Pixel Parlor, a woman-owned multi-disciplinary design studio and Certified B Corp received the Corporate Steward Award for its critical role in creating beautiful TTF branding and materials, strengthening the impact of TTF storytelling.
Stroud Water Research Center was awarded the Nonprofit Steward Award for its contribution to TTF’s creek monitoring as a part of the Streamkeepers and Green Stormwater Infrastructure projects in and around Jenkintown Creek. With Stroud’s expertise, TTF revamped its Save Our Streams from Road Salt fact sheet to include local stream data to better explain the harmful impacts of too much chloride. Their assistance enabled TTF to show that salt levels were still shockingly high in the spring, a critical time in the life cycles of fish, amphibians, and other wildlife reliant on clean water.
V.U.R.T Creative was honored as Nonprofit Steward for creating a well-loved art landscape in Tacony Creek Park. “Most people in conservation work so hard at a mission with constant obstacles in their way. As creatives, we can lend a little bit of our support in letting everyone know what [TTF] is doing by creating art that helps support their mission and goals. This project is one of those things that lets us do that with many other organizations, so thank you for the inspiration,” said Evan Lovett of VURT at the ceremony.
Lovett designed a Great Blue Heron wrap for Creekforce 1, TTF’s van, and created four huge murals of birds under the Whitaker Avenue bridge along the Tacony Creek Park Trail in 2019. The van serves as a traveling billboard as TTF drives staff, volunteers, trees, and shovels across the 30-square-mile watershed. The four bird murals — a Great Blue Heron, Peregrine Falcon, White Breasted Nuthatch, and Belted Kingfisher — have welcomed and inspired thousands of park visitors. Over the years, the team has returned to host programs in the park, as well as to remove tagging and refresh these beautiful murals.
Ian Capacio was awarded the Youth Champion Award for being an exceptional TTF intern. He filled seed packets with three pounds of Plains Coreopsis seeds for watershed residents, so that community members will be able to beautify their yards with native plants for years to come.
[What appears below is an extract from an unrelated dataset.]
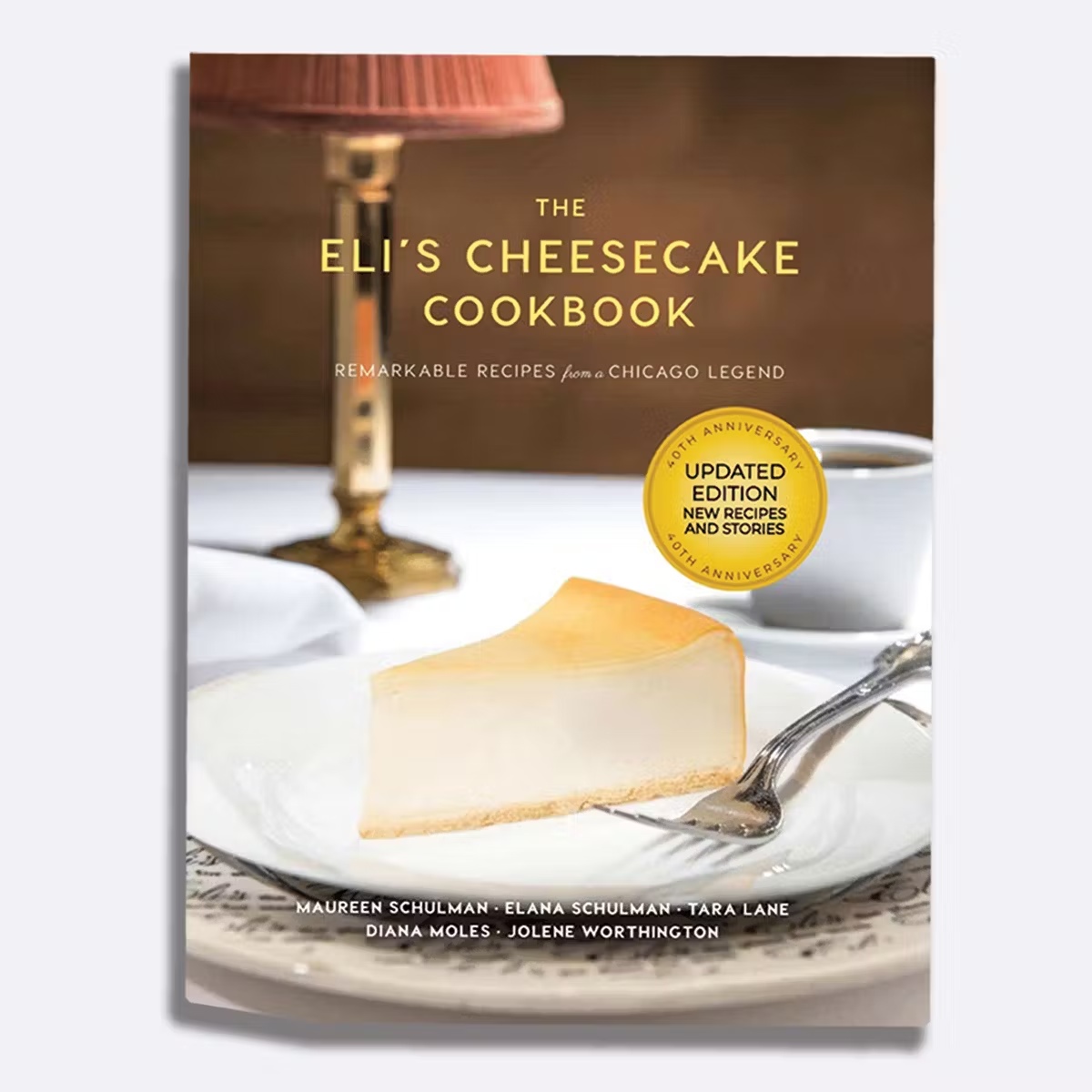 The Eli's Cheesecake Cookbook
His attention to detail, meticulousness, diligence and good humor were appreciated by the TTF Team.
“I like being able to give people the knowledge and power to walk into their own land,” commented MyKyah Vessels, Legacy Award winner. While serving as an Alliance for Watershed Education of the Delaware River Fellow in the Summer of 2021, MyKyah shared knowledge and enthusiasm for nature with Tacony Creek Park neighbors by leading foraging walks discussing edible wild plants, and creating a printed foraging guide as a community resource.
The Legacy Award is an honor for someone who “we feel has really made a significant difference in moving us forward with this work. They’ve done a lot of work, made a difference, connected with people, and make us feel like we’re getting somewhere. MyKyah brought together a community of people interested in edible and wild plants, and inspired them through her research, knowledge, and kindness,” stated Julie Slavet, TTF Executive Director. MyKyah has continued to be part of the TTF team, leading programs and assisting at community events. The knowledge that MyKyah has shared about nature and edible plants connects and ignites passion in park neighbors.
TTF also honored its Partner Alliance at the ceremony.
TTF connects watershed residents to their creeks. Through hands-on education,
stewardship, restoration, and advocacy, TTF empowers watershed constituents to take care of and improve the impaired waterways, parks, and trails across its 30 square miles. Working with neighbors, TTF has planted thousands of native trees, shrubs, and flowers along creeks and in rain gardens at schools, parks, places of worship, and even backyards to slow down and clean pollution before it enters creeks. TTF uses lots of tools to share a love for water and nature with people of all ages and to show how we can all make a difference.